§ Texto extraído:

<<<<

Además del juego de paradojas, el jefe paramilitar justifica la participación en la guerra como la aceptación de una lógica inevitable, que involucra inercialmente a todo aquel que se atraviesa en su camino, y que se desata sin que los agentes de la violencia tengan responsabilidad sobre sus efectos. En estos términos, la "maquinaria de la guerra" sería el factor desencadenante de la acción a la que responden los individuos de modo involuntario o para defenderse: "Fui obligado a participar de esta guerra". Acerca de la utilización de la legítima defensa en la retórica criminal, Estrada Gallego sostiene que se trata de la imitación de una técnica argumental del derecho, que a través de una interpretación expansiva de los alcances del principio jurídico busca excusar acciones que son perpetradas con la intención de destruir.

Uno de los efectos del ejercicio repetitivo de esta retórica es que de ser considerada una fuerza invisible y oscura, la presencia paramilitar ha ido adquiriendo familiaridad en la escena pública y ha ganado aprobación tácita por parte de la sociedad. La aceptación generalizada de las explicaciones que tienden a naturalizar las atrocidades de los paramilitares es una expresión de la adhesión masificada de la opinión nacional a un discurso autoritario.

Existen elaboraciones argumentativas más refinadas que han contribuido, consciente o inconscientemente, a justificar el modelo autoritario. Tal es el caso de la redefinición que hacen algunos investigadores sociales acerca del carácter del conflicto armado y de su solución. Según estas posiciones, en Colombia padeceríamos un conflicto armado en el que el Estado -débil pero esencialmente democrático- estaría haciendo frente al terrorismo y al narcotráfico que asediarían su fragilidad institucional.

Décadas de investigación sobre la violencia en Colombia y el lugar que corresponde al sistema político y económico en su compleja genealogía, son desconocidas por versiones funcionales al modelo de seguridad. En estas explicaciones desaparece la especificidad del proceso de configuración del Estado-nación en Colombia (sus políticas, su institucionalidad y sus estamentos). La precariedad del Estado se examina artificialmente por fuera de la historia de corrupción clientelista y de las alianzas con el narcotráfico y el fenómeno paramilitar. Así, la ausencia de una consideración histórica de los distintos "actores colectivos de la violencia" desemboca en una visión simplificada de la salida del conflicto armado en la que al llamado concepto maximalista de paz (aquel que reivindica la necesidad de reformas estructurales) se opone la alternativa pragmática de la desmovilización homogénea de los grupos al margen de la ley a través de acuerdos de reinserción. La condición para que las salidas diseñadas a partir de estas interpretaciones de la guerra y la paz se hagan realidad es que se aplique una concepción de autoridad respaldada por un modelo de seguridad que involucre integralmente a la sociedad.

El modelo "democrático" de control social.

El modelo de control que encarna la política de "seguridad democrática" no solo coincide en sus propósitos y en su forma con el control territorial de los paramilitares. En realidad se trata de dos aspectos complementarios de una misma concepción surgida desde la experiencia de las cooperativas de seguridad.

>>>>

§ Extractos del listado:

<<<<

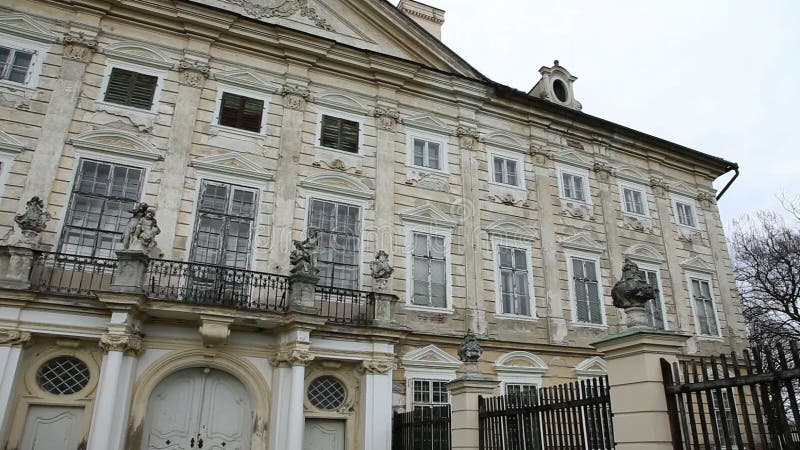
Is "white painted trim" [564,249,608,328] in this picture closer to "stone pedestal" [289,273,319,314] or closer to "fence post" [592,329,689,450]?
"stone pedestal" [289,273,319,314]

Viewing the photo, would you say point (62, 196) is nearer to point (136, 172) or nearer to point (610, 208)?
point (136, 172)

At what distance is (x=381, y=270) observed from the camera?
1278cm

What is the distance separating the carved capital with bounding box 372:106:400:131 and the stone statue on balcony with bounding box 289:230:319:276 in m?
4.77

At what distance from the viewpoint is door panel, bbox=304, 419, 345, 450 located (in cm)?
1171

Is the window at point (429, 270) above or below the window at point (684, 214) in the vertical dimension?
below

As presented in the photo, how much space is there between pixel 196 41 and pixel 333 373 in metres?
9.15

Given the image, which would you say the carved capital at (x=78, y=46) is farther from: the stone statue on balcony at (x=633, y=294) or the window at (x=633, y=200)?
the window at (x=633, y=200)

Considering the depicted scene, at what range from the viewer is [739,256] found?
27500mm

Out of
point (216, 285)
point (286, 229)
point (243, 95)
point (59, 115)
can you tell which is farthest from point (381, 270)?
point (59, 115)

>>>>

§ Tareas por resolver:
1 - De acuerdo con el texto extraído, ¿de qué experiencia surgió la concepción que comparten la política de "seguridad democrática" y el control territorial de los paramilitares?
2 - Indique, por favor, si cada afirmación concuerda con el texto extraído y cite las palabras que lo deciden:
(a) Estrada Gallego ve en el uso de la legítima defensa en la retórica criminal la imitación de una técnica argumental del derecho.
(b) Con el tiempo, la presencia paramilitar se ha vuelto más invisible y oscura en la escena pública.
(c) Para algunos investigadores sociales, el Estado colombiano sería fuerte y autoritario.

§ Soluciones:
1 - De la experiencia de las cooperativas de seguridad.

2 -
(a) Sí: "se trata de la imitación de una técnica argumental del derecho".
(b) No: "la presencia paramilitar ha ido adquiriendo familiaridad en la escena pública".
(c) No: "el Estado -débil pero esencialmente democrático-".